Blog / June's Story

Alistair Ewing: March 10, 2020

I recently wrote about my tour of Scotland, meeting people involved in anticipatory care planning. I was most surprised by the role technology played in a care home in Hawick. Rather than getting in the way, the care home manager described her software as improving the care provided. Their enthusiasm for the software suggested that it was more than just functional, but surprisingly good (a value that we at NDS hold dear). 
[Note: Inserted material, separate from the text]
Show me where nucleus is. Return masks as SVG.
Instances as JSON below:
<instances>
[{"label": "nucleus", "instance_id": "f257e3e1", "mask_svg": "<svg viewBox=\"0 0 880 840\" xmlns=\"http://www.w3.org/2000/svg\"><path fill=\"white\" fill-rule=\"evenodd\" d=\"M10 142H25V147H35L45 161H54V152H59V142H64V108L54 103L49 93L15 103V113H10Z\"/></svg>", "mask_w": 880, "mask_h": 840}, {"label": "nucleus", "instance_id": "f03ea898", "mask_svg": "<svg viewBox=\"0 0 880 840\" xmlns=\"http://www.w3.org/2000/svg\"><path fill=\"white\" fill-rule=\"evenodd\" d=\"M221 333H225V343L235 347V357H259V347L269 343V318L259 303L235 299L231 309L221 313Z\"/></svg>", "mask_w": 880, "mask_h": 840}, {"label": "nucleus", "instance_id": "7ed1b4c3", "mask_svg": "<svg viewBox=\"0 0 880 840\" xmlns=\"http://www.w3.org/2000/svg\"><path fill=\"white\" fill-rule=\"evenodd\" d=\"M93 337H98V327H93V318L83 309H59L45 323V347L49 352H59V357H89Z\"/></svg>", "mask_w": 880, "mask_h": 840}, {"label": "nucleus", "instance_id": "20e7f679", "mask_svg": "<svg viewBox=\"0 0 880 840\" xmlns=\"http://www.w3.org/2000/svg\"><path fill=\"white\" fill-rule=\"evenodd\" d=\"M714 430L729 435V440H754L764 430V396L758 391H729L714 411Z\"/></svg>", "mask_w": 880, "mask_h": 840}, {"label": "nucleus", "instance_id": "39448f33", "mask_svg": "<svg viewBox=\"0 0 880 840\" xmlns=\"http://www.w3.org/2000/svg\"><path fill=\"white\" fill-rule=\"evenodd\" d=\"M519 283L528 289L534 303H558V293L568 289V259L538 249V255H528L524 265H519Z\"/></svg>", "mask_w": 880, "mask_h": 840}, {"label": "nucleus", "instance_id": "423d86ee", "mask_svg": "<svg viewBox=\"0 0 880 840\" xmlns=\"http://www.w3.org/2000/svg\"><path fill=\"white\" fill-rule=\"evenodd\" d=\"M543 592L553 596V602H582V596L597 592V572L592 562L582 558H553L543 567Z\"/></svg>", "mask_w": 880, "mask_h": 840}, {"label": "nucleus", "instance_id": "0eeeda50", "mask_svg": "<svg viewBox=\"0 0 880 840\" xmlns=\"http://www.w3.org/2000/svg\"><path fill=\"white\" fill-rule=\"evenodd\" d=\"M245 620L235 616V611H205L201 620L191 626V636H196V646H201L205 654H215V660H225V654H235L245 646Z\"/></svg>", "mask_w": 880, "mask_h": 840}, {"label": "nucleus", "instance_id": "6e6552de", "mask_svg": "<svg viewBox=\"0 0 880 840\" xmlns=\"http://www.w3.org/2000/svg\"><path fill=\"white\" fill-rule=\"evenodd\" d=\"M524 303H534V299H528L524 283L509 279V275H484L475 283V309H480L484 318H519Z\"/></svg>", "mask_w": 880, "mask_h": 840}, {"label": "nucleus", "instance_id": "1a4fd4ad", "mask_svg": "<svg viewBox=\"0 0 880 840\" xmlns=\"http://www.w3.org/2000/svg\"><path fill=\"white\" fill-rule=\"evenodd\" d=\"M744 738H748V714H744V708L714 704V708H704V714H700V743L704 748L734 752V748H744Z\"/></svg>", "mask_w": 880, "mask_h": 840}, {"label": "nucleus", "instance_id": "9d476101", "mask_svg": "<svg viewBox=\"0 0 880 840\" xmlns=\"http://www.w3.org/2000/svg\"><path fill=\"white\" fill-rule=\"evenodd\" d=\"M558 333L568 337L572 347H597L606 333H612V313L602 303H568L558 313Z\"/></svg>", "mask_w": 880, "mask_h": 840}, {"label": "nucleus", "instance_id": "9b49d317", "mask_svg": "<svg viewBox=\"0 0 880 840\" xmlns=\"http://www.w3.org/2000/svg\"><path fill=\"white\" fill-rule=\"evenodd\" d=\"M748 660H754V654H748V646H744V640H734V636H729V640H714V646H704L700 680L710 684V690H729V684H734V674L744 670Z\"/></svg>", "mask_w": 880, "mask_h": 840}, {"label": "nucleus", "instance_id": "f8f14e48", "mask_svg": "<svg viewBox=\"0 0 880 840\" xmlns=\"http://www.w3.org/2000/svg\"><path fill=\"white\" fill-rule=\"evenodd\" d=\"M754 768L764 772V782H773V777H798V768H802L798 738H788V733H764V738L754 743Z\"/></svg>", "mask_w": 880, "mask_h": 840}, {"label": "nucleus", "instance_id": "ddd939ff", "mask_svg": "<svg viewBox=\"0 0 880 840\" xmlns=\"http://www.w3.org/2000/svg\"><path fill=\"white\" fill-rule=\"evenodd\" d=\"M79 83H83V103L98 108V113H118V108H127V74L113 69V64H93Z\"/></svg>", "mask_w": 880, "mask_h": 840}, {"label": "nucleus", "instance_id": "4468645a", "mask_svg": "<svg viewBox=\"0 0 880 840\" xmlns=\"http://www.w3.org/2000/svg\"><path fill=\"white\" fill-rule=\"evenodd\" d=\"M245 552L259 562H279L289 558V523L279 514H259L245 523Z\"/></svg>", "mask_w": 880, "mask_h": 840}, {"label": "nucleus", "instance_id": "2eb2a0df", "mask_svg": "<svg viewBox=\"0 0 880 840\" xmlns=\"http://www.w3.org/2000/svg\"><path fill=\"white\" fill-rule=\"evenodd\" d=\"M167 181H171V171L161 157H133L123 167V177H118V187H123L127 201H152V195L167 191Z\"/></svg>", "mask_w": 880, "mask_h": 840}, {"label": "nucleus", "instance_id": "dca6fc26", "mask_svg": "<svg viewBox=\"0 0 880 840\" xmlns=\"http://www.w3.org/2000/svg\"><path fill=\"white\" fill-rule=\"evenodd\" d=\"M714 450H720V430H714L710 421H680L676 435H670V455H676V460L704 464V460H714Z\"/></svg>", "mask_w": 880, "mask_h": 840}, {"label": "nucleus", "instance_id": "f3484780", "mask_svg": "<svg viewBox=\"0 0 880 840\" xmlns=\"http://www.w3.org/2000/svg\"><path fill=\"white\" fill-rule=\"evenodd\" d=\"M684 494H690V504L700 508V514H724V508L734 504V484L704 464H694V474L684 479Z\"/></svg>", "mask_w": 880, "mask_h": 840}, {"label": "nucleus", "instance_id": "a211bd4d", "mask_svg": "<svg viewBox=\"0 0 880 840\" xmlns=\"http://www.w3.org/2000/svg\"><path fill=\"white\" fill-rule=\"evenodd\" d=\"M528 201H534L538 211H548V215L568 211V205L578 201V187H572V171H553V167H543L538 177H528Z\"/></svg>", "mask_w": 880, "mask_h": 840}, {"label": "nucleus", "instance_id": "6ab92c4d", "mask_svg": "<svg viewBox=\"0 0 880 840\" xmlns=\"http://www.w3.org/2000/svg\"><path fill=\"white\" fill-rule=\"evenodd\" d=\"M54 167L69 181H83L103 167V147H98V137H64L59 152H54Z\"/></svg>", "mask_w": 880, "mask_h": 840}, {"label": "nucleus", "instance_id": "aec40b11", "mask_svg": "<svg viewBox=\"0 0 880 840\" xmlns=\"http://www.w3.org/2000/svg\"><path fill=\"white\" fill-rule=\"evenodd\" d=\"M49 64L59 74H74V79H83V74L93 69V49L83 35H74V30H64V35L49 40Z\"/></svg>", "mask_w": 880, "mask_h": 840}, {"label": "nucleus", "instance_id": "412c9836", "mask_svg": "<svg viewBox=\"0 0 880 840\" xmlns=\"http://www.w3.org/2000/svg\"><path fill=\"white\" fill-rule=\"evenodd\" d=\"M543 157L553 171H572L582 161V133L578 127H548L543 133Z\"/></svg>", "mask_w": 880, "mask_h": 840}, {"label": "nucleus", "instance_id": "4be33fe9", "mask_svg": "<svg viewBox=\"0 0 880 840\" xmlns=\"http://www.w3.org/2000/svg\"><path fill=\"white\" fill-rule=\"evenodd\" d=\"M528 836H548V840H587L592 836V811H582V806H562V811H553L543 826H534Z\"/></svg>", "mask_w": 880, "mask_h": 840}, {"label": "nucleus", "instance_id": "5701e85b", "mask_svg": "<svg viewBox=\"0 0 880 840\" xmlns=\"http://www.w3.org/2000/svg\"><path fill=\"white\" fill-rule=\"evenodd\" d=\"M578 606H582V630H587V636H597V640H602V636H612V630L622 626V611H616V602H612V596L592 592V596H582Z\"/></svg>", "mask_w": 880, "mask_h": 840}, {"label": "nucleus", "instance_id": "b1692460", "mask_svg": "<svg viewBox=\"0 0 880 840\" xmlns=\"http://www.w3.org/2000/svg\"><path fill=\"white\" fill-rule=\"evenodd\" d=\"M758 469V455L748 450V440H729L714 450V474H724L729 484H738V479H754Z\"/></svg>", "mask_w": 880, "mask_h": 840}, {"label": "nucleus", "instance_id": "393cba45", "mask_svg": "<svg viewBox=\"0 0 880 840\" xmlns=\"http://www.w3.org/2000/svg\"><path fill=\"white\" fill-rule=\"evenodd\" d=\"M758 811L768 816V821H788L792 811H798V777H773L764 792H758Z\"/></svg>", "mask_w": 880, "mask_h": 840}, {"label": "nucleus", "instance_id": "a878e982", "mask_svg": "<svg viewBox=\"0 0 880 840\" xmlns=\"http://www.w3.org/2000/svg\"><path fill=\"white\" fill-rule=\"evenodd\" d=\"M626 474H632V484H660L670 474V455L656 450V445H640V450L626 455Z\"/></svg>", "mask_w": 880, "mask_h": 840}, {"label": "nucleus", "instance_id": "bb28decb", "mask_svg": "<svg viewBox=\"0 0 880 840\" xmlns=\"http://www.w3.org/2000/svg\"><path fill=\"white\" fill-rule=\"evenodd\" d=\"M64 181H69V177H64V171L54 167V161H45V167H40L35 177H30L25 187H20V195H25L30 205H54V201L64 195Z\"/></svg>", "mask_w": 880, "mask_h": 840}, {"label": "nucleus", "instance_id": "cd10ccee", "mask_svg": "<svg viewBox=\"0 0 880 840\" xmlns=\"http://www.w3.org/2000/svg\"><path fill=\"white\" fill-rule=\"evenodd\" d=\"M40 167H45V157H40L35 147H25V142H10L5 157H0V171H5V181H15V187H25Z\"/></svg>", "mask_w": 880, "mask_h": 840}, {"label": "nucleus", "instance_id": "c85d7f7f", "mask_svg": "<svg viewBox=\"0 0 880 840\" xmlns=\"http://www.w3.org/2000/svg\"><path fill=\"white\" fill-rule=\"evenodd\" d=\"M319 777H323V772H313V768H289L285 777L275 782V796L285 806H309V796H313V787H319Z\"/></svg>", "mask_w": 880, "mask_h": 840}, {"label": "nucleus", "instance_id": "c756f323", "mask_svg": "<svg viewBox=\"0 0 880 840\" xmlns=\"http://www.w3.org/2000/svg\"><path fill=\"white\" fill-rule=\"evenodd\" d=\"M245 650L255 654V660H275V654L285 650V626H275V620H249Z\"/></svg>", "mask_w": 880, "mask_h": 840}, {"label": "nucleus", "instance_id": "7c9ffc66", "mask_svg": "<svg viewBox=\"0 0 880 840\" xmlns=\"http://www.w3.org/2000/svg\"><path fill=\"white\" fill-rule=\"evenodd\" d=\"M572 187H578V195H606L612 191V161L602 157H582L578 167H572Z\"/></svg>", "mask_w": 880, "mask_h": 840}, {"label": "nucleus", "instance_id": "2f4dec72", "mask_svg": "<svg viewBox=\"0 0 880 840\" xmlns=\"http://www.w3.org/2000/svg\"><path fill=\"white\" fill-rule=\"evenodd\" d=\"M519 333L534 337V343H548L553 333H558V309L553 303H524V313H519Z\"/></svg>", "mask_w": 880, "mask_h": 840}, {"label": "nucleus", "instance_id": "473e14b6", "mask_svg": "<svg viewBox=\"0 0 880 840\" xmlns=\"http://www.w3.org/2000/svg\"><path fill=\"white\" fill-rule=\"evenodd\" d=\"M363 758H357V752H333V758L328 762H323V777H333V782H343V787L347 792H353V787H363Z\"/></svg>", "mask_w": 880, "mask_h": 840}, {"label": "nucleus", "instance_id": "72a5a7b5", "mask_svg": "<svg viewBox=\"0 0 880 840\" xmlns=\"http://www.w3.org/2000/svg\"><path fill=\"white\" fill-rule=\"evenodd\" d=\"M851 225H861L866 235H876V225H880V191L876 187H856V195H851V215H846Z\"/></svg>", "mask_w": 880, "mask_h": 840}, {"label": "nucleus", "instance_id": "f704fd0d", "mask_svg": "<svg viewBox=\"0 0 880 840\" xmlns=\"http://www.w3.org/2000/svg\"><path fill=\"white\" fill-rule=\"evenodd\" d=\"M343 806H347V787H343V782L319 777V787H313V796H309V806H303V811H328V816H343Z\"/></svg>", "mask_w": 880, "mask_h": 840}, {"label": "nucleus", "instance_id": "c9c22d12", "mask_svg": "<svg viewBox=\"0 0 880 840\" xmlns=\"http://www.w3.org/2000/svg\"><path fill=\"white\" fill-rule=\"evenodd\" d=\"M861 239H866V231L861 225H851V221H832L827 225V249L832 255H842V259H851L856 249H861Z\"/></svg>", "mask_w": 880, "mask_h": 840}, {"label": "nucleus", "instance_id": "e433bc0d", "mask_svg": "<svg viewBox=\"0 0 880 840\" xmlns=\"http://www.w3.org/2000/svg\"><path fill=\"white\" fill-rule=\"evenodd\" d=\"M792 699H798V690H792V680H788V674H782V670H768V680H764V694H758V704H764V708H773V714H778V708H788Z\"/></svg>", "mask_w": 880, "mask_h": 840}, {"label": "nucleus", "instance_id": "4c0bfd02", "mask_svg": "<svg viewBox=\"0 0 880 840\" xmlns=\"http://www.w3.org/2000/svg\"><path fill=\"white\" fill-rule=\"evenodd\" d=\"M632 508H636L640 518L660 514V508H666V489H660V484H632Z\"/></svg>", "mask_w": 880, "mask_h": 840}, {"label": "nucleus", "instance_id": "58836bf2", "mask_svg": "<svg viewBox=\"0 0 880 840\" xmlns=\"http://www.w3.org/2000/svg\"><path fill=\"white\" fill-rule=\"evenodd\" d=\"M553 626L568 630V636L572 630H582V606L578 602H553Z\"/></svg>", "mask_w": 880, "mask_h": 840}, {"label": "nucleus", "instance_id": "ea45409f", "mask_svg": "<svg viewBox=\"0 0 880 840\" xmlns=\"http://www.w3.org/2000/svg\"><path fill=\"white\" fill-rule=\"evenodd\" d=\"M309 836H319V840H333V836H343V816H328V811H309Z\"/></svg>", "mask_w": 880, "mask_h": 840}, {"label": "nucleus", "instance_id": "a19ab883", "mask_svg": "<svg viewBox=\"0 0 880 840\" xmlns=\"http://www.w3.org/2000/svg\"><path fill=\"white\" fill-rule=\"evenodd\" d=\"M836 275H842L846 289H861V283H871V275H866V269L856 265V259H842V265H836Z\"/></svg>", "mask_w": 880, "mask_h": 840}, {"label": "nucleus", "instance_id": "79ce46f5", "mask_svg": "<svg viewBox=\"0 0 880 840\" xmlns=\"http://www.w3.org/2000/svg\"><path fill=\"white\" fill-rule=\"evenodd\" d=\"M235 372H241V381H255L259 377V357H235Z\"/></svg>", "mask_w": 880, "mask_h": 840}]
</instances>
From these conversations we could see a clear need to share information about people between health and social care. In my previous blog, I mentioned product management is really about people and asking questions. An essential product skill in product management is also the ability to tell a story. The story we took from these visits was how life in a care home could be different with the National Digital Platform and ReSPECT. We wanted to keep the story realistic and grounded. So, no robots or AIs providing care. Instead, technology supporting carers to concentrate on the people in their care. 

Here’s June’s story: 

'Imagine it is 2022, and ReSPECT has been completely rolled out across Borders health and social care. June is a 75-year-old with a COPD diagnosis and a preference for treatment in her own home. She has recently been treated in the Elderly Medicine ward of Borders General. Here, she had a conversation about what care she'd wish for in an emergency following the ReSPECT process. When she is discharged, she and her family are given a copy of the ReSPECT form to take away  and they are shown how to access her information online. 

Back at home, June's general health and ability to care for herself continues to deteriorate. After a conversation with her family, she decides to move into a local care home. Speaking with the manager of the care home, June's family have an initial chat about emergency care for June. The manager reassures the family that she had the ReSPECT form completed earlier with June's initial assessment and that these wishes would be reviewed in the context of the move into the care home. 

When June moves into the care home, one of the first activities is to complete a more detailed care plan to guide the care team on June's overall care. 

June's health deteriorates considerably, and it becomes clear that she would prefer to stay in the care home. She's happy to be in the care home and she has a good relationship with the care team. The care home team recognise the signs of deterioration and contact June's family to discuss the options. As part of this conversation, they agree to update the ReSPECT form. They want to recognise June's preference for place of care and ultimately place of death. The care home manager discusses these changes with June's GP. She updates the personal wishes section of the ReSPECT form and highlights the changes to the family. 

Suddenly one night, June suffers a major deterioration and its clear she's unlikely to make it through the night. The staff on duty at the care home phone Out Of Hours GP service to ask for support, as well as informing the family. Seeing June's updated ReSPECT form, the OOHGP sends a district nurse who is able to make June comfortable during the night. By the early hours, June dies in comfort and surrounded by her family.' 

We found writing this story helped. It encouraged us to concentrate on why we were doing this work and what we were trying to achieve. Rather than how we would use technology to achieve it. The story also gave us a tangible example of how that vision might look in practice. We’ve used this story in public, telling it during the plenary session of the recent Digital Health and Care event. We’ve used this story with our ReSPECT stakeholder groups to describe what we’re building. We’ve shared it with our development partners at Person Centred Software to describe the service experience we’re aiming for. They had a similar story about their persona: ‘Jean’. And we’ve turned the story into a journey map and stuck it on our office wall. This encourages conversations and flushes out questions within our Product and Development Teams. 

I’m looking forward to returning to that care home in Hawick to see how ‘June’s story’ plays out for real. And I’m looking forward to many more conversations with passionate carers and uncovering more ways in which the National Digital Platform can help transform health and social care in Scotland.